Prior to the Centers for Disease Control and Prevention saying on Sunday that large events and mass gatherings of over 50 people should be halted due to COVID-19, or the novel coronavirus, Purdue University had already shut down campus events through April 6.
“Our Spring Fest has had to be canceled. We’re going to do Ag Week in another format. That’s the one that the students are in charge of, and they’ll do that in an online format. So, a number of different things are being canceled in the best interest of health and safety,” said Karen Plaut, dean of the College of Agriculture.
“All face-to-face Extension/engagement activities are canceled through April 6th…We’ll make another decision later in the month to figure out when we can move forward that is consistent with where the university is.”

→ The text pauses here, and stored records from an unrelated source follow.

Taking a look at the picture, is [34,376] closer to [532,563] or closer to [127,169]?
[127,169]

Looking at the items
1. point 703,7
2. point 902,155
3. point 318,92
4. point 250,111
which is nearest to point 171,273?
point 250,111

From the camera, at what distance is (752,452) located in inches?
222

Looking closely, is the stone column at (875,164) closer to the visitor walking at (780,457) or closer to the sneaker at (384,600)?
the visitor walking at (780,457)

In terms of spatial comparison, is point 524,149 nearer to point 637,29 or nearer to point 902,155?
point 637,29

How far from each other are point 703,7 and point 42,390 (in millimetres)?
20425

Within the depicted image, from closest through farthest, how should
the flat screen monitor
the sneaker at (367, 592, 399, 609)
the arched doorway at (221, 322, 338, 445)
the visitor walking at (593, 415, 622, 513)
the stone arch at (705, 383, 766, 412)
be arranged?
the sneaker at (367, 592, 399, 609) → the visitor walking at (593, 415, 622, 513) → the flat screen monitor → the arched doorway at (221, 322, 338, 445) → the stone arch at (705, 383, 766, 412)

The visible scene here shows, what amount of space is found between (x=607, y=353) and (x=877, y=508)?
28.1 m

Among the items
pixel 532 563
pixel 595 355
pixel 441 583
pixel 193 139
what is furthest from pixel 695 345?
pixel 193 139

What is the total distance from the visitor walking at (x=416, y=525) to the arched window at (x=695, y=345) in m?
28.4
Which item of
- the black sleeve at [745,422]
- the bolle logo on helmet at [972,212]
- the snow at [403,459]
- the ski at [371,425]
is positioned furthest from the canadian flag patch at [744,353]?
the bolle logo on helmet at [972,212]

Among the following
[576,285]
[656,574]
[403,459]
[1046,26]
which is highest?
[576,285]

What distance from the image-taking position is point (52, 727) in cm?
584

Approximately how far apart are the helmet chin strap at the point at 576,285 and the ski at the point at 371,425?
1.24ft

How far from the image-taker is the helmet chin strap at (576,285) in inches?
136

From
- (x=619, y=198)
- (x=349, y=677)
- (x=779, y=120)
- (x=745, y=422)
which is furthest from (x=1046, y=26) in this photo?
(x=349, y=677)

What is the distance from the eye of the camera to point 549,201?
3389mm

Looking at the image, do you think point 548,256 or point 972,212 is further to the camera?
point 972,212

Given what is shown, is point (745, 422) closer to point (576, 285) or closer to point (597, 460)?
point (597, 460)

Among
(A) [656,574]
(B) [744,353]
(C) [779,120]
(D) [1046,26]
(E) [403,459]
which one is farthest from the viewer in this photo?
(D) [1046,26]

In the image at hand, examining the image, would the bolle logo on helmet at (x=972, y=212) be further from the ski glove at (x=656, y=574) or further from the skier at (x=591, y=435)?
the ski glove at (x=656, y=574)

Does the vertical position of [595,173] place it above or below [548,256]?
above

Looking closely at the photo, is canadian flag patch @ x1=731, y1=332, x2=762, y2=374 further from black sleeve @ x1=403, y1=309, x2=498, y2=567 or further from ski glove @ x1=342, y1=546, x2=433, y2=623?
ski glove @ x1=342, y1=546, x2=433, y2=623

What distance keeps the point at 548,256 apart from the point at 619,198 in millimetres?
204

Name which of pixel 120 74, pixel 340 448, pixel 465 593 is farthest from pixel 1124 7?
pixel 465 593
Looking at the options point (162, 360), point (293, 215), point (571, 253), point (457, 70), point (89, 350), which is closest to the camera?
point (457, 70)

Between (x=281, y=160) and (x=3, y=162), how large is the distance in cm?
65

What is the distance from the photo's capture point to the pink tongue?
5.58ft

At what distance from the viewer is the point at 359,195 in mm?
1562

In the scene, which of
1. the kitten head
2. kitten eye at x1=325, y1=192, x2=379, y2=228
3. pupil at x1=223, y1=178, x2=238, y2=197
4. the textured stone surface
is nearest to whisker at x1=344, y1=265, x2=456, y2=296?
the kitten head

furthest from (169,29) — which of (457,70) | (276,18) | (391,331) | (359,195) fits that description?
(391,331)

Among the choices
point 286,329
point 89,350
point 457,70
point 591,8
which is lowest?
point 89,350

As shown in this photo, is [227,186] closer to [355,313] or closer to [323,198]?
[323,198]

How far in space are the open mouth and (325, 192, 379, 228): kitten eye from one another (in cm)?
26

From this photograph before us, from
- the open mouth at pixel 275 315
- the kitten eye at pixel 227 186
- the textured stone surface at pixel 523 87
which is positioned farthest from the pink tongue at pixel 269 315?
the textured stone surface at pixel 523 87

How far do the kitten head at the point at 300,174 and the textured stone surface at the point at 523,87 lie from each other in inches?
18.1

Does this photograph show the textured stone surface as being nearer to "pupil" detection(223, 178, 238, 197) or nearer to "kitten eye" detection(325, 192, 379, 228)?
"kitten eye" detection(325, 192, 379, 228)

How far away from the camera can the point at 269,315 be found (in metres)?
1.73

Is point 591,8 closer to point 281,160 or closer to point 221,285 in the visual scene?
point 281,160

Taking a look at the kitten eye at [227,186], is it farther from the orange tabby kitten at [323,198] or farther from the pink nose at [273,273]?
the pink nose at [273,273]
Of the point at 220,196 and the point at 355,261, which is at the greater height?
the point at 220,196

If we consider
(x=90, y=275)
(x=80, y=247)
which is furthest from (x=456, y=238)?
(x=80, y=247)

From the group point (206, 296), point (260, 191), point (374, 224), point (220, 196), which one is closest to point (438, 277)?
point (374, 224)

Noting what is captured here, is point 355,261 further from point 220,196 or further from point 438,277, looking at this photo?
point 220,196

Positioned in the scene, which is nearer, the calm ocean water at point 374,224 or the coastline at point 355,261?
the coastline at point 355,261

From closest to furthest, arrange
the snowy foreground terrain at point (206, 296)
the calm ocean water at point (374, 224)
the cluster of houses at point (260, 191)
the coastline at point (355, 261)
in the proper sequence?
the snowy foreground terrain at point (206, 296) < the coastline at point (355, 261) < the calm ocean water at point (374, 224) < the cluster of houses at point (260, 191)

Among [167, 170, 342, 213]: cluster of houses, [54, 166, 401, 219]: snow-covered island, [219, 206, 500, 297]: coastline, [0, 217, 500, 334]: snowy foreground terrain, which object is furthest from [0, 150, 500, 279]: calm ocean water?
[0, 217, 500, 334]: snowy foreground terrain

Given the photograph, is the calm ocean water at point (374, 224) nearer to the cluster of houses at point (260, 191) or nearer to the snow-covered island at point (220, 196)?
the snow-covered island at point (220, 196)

Plaut says the cancellations have pushed them to move faster toward distance learning, something they knew they needed to do anyway. For students and professors in the College of Ag, she says this is going to be a difficult transition.
“Our professors really like interacting with students face-to-face. So, to be put in an online environment at this time in the semester is a new opportunity. It’s difficult. There’s no doubt about it. Our students will be online. They may be on campus, but they also may be in rural Indiana where the bandwidth isn’t very great. So, trying to adapt your materials to their location, it is a challenge.”
Plaut does believe that they are up to the challenge. Students will begin online courses upon returning from Spring Break on Monday, the 23rd. Purdue President Mitch Daniels and Provost Jay Akridge notified students Monday evening that remote learning will continue through the end of the semester.
Plaut knows it’s certainly not an ideal situation, but they are going to keep the health and safety of students, staff, and faculty at the forefront of any decision making.